Somebody has to teach me how to pipe better, that's for sure.
It always strikes me as somewhat cruel to send kids back to school in September in San Diego (or, in Anna's case, August - it just ain't right). The beach is freezing well through June most years and even sometimes right through July, and just when it starts to warm up in August, bam. Put on your fall clothes, kids, it's time to swelter through algebra again.
Notice Jen restraining Jane from blowing our candles out!
A plus, however, is that I get to have my birthday dinner on the beach. If you're a regular reader, you know I share my birthday with a lot of family, and I also have a bunch of Virgo friends - scary, isn't it? I truly don't know how I'd feel about having a birthday all to myself because I've never experienced it. I think I like sharing.

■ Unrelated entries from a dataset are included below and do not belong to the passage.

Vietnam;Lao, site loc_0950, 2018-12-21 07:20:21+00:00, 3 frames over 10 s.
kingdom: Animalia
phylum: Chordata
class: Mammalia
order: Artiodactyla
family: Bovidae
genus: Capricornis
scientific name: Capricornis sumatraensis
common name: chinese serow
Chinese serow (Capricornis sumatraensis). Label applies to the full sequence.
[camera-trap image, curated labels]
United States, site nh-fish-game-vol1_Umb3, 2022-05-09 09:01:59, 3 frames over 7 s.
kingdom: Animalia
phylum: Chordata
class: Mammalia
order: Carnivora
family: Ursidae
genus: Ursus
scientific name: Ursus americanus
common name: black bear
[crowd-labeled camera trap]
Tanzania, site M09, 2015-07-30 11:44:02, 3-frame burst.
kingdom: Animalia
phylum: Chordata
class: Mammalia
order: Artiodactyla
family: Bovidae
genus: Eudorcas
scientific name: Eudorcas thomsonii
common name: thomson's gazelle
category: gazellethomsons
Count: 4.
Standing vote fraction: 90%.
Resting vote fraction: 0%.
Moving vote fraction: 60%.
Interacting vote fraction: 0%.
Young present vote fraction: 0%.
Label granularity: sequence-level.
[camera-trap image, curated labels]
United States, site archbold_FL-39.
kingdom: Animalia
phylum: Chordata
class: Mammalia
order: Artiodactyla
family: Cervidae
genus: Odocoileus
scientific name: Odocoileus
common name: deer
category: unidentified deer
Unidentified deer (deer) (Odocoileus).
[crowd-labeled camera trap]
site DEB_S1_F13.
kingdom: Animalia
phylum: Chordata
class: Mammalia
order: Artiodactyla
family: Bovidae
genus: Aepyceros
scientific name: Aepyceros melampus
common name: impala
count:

Mary's motto: Life is short. Eat the frosting first.
This year my sisters organized dinner on the beach, including grilled pizzas and salad and the kids boogieboarded and swam and played while the grownups kibbitzed over the pizza dough. I was in charge of the birthday cake, and while that may seem like an injustice given that it was my own birthday, it beat the alternative: a Costco birthday cake, which I'm convinced would give us all cancer or at the very least a crisco-frosting-and/or-unnamed-food-additives-induced headache. Plus you know I don't mind baking.
That's right, we ate 33 cupcakes that night. Wanna make something of it?
One of my early birthday presents was the book Sky High: Irresistible Triple-Layer Cakes. I let Mary choose the kind of cake we'd have and she chose vanilla bean with white chocolate buttercream (which was simply incredible, in case regular old buttercream wasn't going to do it for you). Because it's hard to deal with tall layers and sun and sand, though, we made cupcakes. The recipe made 40 cupcakes and we frosted half of them with just the buttercream and filled the rest with a little Valrhona chocolate frosting and topped those with the buttercream as well, because I often feel the need for excess. They were knockout.